Most people see a difference between routine burning of human corpses for energy and a treatment for burial that happens to involve burning. Call it the Soylent Green rule.
Clearly you at least recognize that others see a difference, since you twice try to limit it to less recognizably human humans.
So, Tim, if one of your kids dies, shall we burn her to keep warm? That's the analogy. This isn't a blob of tissue, it's a baby.
"This isn't a blob of tissue, it's a baby."
And this is our fundamental disagreement. You, and the Catholic Church, have taken the position that a fertilized egg, which is a single-celled organism, is equivalent to an actual baby. That there is a bright, shining line between "human" and "not human" occurring at the moment a sperm unites with an egg, when it suddenly gets a soul from God and turns into a person in an instant, with no transition.

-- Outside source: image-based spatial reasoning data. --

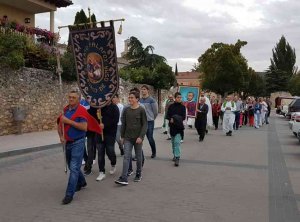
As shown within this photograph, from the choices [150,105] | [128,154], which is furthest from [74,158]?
[150,105]

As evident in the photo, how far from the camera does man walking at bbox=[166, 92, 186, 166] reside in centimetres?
949

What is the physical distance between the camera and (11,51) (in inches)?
560

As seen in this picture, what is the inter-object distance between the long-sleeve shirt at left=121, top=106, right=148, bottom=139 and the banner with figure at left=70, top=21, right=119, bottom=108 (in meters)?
0.64

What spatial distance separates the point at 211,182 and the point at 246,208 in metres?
1.75

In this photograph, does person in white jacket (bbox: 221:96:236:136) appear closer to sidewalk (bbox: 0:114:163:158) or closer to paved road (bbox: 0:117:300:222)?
paved road (bbox: 0:117:300:222)

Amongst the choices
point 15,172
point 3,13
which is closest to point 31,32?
point 3,13

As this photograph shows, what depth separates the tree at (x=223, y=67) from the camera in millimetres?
46656

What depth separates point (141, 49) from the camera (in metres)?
38.7

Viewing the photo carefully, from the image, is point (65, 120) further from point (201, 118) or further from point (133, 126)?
point (201, 118)

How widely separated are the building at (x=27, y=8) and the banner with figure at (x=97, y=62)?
15424 mm

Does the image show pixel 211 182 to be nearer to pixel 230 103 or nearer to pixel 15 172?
pixel 15 172

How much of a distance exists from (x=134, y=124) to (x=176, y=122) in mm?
2109

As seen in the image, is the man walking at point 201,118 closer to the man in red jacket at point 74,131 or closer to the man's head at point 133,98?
the man's head at point 133,98

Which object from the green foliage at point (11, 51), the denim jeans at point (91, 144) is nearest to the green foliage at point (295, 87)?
the green foliage at point (11, 51)
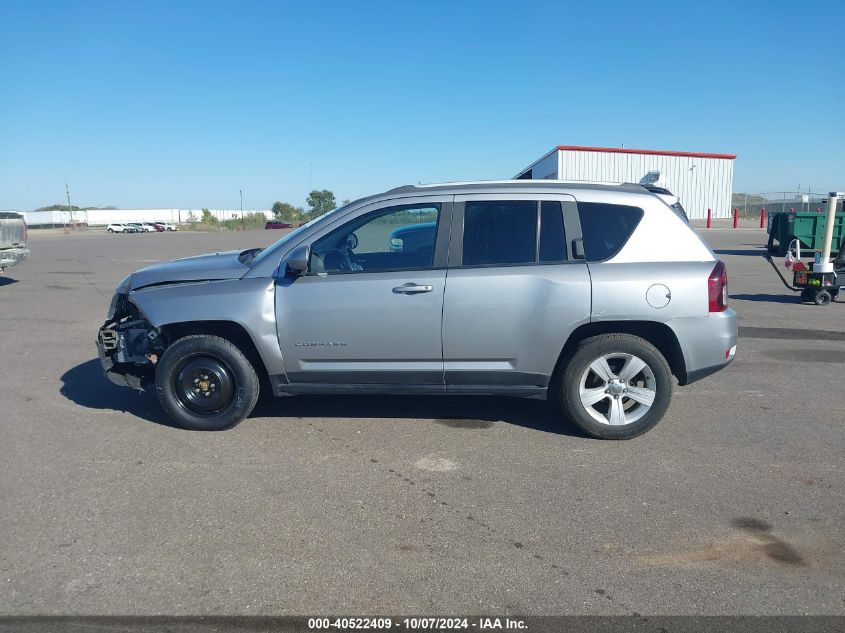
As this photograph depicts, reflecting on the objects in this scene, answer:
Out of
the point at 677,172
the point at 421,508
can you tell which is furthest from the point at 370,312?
the point at 677,172

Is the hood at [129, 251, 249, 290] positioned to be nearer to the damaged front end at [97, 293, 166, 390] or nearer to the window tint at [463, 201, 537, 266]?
the damaged front end at [97, 293, 166, 390]

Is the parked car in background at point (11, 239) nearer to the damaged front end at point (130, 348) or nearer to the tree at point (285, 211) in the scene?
the damaged front end at point (130, 348)

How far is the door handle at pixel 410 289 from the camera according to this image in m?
4.95

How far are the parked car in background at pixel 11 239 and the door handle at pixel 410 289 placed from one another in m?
13.1

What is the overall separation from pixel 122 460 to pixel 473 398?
2953 mm

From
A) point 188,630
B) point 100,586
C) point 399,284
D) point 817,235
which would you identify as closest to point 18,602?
point 100,586

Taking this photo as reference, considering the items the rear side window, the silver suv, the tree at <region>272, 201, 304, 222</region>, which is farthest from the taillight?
the tree at <region>272, 201, 304, 222</region>

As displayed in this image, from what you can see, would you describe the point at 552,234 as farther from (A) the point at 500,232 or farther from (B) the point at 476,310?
(B) the point at 476,310

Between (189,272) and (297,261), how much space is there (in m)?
1.00

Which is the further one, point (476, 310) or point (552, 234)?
point (552, 234)

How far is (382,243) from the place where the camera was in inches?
213

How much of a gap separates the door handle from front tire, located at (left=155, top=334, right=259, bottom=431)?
4.28 feet

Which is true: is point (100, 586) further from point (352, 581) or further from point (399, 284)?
point (399, 284)

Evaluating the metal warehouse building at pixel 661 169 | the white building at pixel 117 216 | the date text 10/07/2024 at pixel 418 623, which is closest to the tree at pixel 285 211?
the white building at pixel 117 216
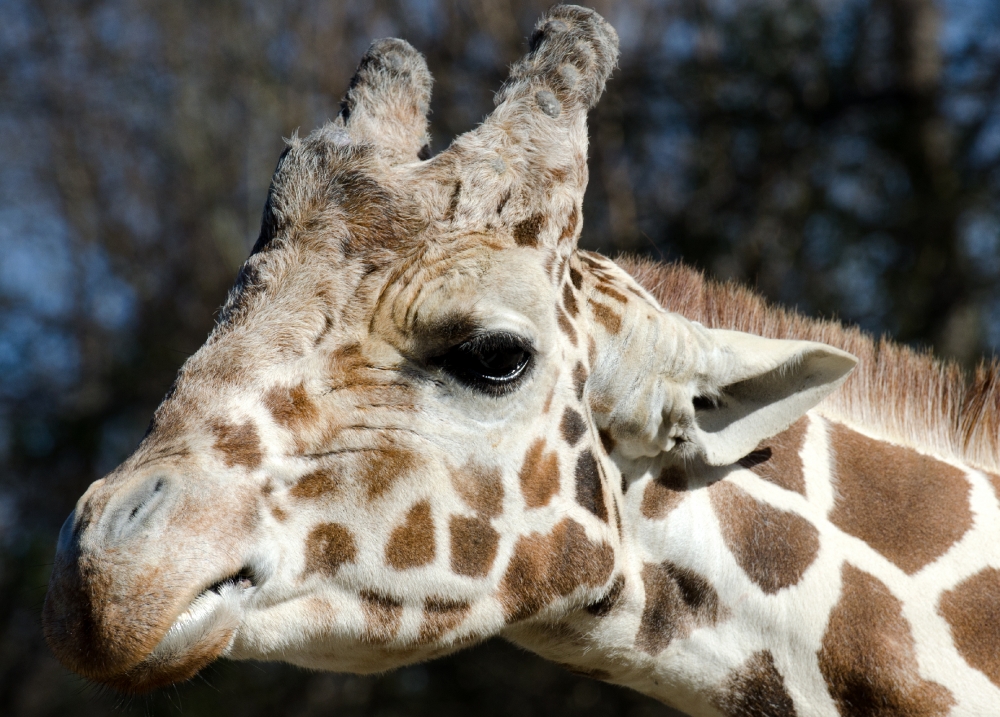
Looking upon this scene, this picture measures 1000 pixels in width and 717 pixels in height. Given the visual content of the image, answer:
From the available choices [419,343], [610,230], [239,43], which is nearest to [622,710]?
[610,230]

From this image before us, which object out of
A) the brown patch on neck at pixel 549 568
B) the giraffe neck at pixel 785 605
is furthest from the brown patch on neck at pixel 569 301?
the brown patch on neck at pixel 549 568

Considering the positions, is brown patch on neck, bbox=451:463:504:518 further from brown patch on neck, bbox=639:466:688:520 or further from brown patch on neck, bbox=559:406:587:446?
brown patch on neck, bbox=639:466:688:520

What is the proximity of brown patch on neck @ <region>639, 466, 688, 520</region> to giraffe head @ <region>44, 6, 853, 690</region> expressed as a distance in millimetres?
75

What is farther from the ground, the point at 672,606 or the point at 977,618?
the point at 977,618

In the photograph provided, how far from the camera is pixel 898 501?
121 inches

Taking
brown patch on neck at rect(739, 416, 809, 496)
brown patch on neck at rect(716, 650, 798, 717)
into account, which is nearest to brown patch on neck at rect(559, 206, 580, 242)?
brown patch on neck at rect(739, 416, 809, 496)

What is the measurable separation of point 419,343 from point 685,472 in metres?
0.97

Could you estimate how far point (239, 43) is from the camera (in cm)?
1198

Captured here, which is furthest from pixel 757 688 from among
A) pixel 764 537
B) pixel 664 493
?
pixel 664 493

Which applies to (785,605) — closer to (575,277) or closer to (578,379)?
(578,379)

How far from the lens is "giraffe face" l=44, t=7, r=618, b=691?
2.29 metres

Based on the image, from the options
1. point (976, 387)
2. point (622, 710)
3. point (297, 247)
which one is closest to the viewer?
point (297, 247)

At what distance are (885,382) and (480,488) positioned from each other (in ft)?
5.56

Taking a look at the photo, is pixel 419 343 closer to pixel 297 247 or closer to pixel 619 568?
pixel 297 247
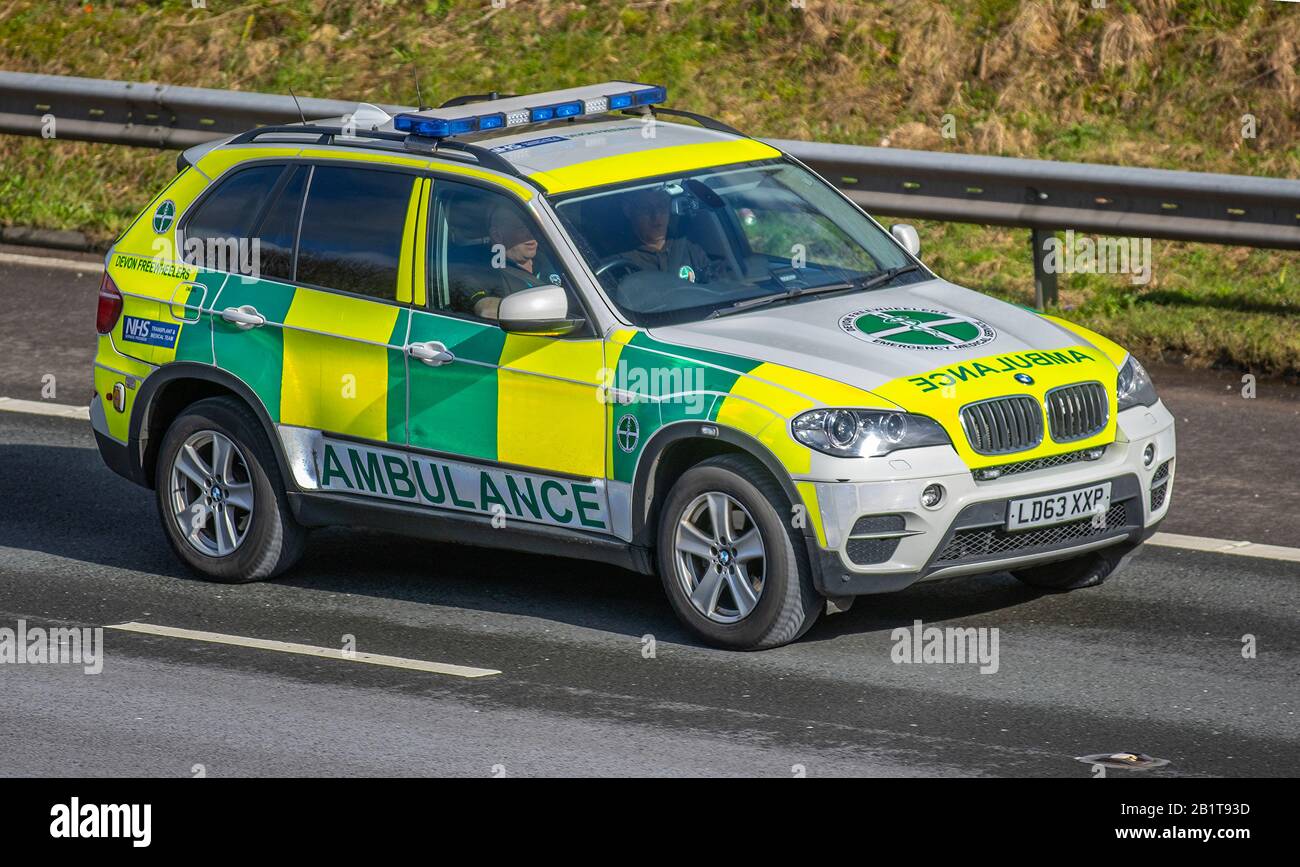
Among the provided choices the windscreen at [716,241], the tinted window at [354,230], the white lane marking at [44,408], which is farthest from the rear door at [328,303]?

I have so many problems with this that describing them all would take pages. But the chief one is this - in their desire to avoid any sort of fuzziness in their definition of "human" versus "non-human", the Church has granted personhood, and a soul, to a single-celled organism.
A. Single. Celled. Organism.
So single cells can have souls, and be persons? Then animals are perfectly capable of having souls, and can be persons. Or insects. Or plants. Or even a colony of human cells growing in a tissue-culture flask. Or *bacteria*, if you like. The only reply the Church appears to have to this is "because God doesn't choose to give those other things souls", but that's pretty weak - what basis do they have for deciding who God does or does not grant souls to? They've already decided that He *could* do it, and dogmatically asserting that he *doesn't* do it (for unspecified reasons) is completely arbitrary and without support.
Now, if you want to go full-Ahimsa and agree that killing anything is on the same moral level as killing a human, then fine, I'll concede that you are taking a consistent position by saying that killing a fertilized egg is murder. But if you don't, then I think that the most sensible position on human life is that the egg isn't a person at the start, but then gradually becomes a human over time, and that the older and more developed it becomes, the more it deserves protections and rights, and then by the time it is ready to be born it is fully human. Maybe you don't like this, maybe you think it is messy and uncertain and lacks a clear black-and-white definition of what is human, and therefore leaves us open to a lot of arguments and possible abuses, but you know what? Life is like that.
There is rather bright line between "cells" and "organism."
That's basic biology.
It goes from being two cells to being an organism; that organism's species is set. There's a slightly fuzzy period during fusion, but that you have two cells on one side and an organism on the other is obvious.
That your personal philosophy has issues with that pretty basic science isn't the Catholic Church's fault.
If you wish to have the authority to declare who is "really" a human with basic human rights, please be open about it rather than trying to declare that biology is some sort of a stupid Catholic plot.